The record here shows that the defendant acknowledged that he understood his rights, the consequences of entering a plea of guilty, that he was satisfied with trial counsel, that he understood the charges against him, and that he admitted he committed the crime. The trial court advised the defendant of the possible penalty and the maximum and minimum sentences for the offense charged. The record shows that the trial court completely fulfilled its obligation to advise the defendant pursuant to Ind. Code § 35-4.1-1-8 (Burns Repl.1979) (now repealed). During the guilty plea hearing, the defendant discussed his rights with the trial court in detail. Defendant indicated he understood he was receiving a possible twenty year sentence and told the trial court he had had ample time to discuss the plea with his attorney and understood all of the implications in accepting the plea bargain. Just before the hearing concluded, the trial court asked the defendant: "Is there anything about this plea agreement, this arrangement, this understanding that I don't know about that you want to make plain to me?" The defendant answered: "No sir, not anything." i

Defendant was facing a murder charge with a possible sentence of thirty to sixty years. The record shows he bargained for and received a twenty year sentence. He pleaded guilty after being advised by the trial court of all of his rights and the implication of entering such a plea.. The trial court was accordingly justified in finding that the defendant, in his petition for post-conviction relief, did not carry his burden of showing that his guilty plea was not entered knowingly, voluntarily, and intelligently. We have only the defendant's uncorroborated statement that his trial counsel did not discuss self-defense with him or properly prepare for such defense. We have only the statement of the defendant and his mother that his lawyer informed him he would probably serve only three or four years. This does not amount to a showing of ineffective representation in view of the total record as outlined above.
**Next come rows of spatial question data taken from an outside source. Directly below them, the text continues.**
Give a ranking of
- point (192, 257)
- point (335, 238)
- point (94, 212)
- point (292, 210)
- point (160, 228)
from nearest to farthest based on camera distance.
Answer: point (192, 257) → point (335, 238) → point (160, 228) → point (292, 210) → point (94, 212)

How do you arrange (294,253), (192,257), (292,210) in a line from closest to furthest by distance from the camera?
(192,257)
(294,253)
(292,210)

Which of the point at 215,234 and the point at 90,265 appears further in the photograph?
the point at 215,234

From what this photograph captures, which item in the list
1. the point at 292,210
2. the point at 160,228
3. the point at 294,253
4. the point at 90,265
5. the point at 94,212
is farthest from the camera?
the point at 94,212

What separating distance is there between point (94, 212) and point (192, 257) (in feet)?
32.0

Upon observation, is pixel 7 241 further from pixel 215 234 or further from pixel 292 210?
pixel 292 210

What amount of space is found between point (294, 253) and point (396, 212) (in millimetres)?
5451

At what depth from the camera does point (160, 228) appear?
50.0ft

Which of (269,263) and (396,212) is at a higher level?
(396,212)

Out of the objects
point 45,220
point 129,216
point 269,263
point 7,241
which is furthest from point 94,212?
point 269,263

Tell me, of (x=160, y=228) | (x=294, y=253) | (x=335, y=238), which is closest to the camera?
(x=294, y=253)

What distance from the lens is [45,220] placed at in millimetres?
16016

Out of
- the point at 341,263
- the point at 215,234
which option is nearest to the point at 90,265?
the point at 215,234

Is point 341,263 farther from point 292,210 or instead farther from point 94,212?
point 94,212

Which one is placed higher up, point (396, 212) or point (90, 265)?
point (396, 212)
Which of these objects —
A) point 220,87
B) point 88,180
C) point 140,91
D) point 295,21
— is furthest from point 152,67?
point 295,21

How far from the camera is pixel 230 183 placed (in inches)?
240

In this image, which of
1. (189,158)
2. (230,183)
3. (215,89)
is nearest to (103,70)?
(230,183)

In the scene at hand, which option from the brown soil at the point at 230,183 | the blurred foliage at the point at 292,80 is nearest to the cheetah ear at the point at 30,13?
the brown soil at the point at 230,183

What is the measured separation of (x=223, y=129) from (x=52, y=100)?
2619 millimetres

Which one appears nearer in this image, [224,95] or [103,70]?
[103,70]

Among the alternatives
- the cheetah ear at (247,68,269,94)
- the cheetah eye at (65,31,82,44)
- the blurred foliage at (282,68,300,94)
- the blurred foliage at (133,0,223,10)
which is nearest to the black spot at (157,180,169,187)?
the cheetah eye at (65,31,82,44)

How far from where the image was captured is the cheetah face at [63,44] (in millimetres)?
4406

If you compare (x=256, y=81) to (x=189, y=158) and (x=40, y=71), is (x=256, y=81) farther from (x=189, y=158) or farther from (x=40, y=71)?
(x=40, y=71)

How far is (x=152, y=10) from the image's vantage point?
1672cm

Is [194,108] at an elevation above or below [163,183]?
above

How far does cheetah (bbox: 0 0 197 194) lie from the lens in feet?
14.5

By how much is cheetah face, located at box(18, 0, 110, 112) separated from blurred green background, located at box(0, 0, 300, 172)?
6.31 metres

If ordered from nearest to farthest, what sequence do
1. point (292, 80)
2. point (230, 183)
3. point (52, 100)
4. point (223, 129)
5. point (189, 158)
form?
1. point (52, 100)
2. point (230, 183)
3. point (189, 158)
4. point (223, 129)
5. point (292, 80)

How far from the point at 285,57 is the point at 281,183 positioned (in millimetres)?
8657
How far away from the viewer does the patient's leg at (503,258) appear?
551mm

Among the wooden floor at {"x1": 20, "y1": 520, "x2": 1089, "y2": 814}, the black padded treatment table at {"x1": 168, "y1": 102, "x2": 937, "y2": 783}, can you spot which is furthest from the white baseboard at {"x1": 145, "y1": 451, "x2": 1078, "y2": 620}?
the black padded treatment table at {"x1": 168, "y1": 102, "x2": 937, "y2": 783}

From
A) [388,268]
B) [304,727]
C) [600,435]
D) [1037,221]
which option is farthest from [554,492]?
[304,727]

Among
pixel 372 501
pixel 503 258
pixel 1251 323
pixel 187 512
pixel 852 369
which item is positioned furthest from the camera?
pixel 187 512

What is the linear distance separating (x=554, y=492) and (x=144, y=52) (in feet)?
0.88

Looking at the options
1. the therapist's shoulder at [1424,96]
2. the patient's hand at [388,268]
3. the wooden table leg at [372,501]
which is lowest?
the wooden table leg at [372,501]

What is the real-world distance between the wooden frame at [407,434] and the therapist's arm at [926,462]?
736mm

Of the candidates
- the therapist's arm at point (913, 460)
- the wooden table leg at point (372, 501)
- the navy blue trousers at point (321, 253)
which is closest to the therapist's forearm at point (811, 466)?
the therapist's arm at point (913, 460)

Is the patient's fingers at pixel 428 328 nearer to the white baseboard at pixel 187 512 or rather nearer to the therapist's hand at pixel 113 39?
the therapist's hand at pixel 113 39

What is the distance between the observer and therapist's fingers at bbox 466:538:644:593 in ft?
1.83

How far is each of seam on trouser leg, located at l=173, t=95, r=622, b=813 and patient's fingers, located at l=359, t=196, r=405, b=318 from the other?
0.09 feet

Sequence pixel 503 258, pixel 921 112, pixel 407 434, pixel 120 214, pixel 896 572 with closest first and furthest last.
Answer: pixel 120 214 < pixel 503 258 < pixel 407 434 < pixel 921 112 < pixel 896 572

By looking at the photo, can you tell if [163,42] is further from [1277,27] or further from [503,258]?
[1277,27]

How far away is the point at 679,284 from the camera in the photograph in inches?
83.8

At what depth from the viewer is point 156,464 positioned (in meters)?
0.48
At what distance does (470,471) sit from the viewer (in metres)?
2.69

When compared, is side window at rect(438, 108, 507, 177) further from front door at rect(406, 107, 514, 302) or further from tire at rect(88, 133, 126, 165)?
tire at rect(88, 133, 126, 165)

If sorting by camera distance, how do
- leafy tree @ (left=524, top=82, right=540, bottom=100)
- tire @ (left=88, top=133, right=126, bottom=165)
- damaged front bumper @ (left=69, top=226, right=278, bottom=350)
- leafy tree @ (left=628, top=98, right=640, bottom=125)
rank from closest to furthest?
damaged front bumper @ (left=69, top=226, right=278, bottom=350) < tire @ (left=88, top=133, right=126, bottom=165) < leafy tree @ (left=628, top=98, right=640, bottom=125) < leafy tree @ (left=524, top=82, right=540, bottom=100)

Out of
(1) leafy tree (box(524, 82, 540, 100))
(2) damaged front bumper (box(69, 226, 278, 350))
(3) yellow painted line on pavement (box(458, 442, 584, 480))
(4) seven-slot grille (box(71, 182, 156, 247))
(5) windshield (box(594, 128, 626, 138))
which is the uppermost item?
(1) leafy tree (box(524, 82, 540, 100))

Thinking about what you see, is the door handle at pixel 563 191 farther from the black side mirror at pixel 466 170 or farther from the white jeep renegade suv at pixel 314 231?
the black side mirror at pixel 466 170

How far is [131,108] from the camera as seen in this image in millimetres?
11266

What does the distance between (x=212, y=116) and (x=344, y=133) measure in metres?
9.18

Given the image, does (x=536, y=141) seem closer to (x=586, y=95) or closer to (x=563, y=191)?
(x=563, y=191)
In addition, the State's position is well-taken that the speculation concerning the amount of time the defendant might actually serve offers many possibilities With applicable good time statutes, the defendant could have served as little as fifteen years or as many as thirty years had he been tried and found guilty of murder. The State points out, however, there is always the possibility that the defendant would end up serving the entire sentence pronounced. After accepting the plea of guilty to voluntary manslaughter, the trial court was not bound by the twenty year recommendation. It could have reduced the sentence to six years. Considering good time statutes, the defendant could have served from three to ten years. There is no showing that he was necessarily misinformed. If trial counsel had discussed all of these possibilities with the defendant, they would have been accurate. Furthermore, we again have only testimony from the defendant and his mother that the attorney made such assurances and this is not supported by the defendant's conduct in discussing the sentencing issue with the trial court. Defendant indicated he fully understood he would receive a twenty year sentence and did not indicate he had had any question about it or that any assurances were made to him concerning the length of sentence. Defendant made no objection when he received the twenty year sentence and presents no facts that mandate this Court to find the trial court erred in denying his petition for post-conviction relief.

The judgment of the trial court is affirmed.

GIVAN, C.J., and DeBRULER, HUNTER and PRENTICE, JJ., concur.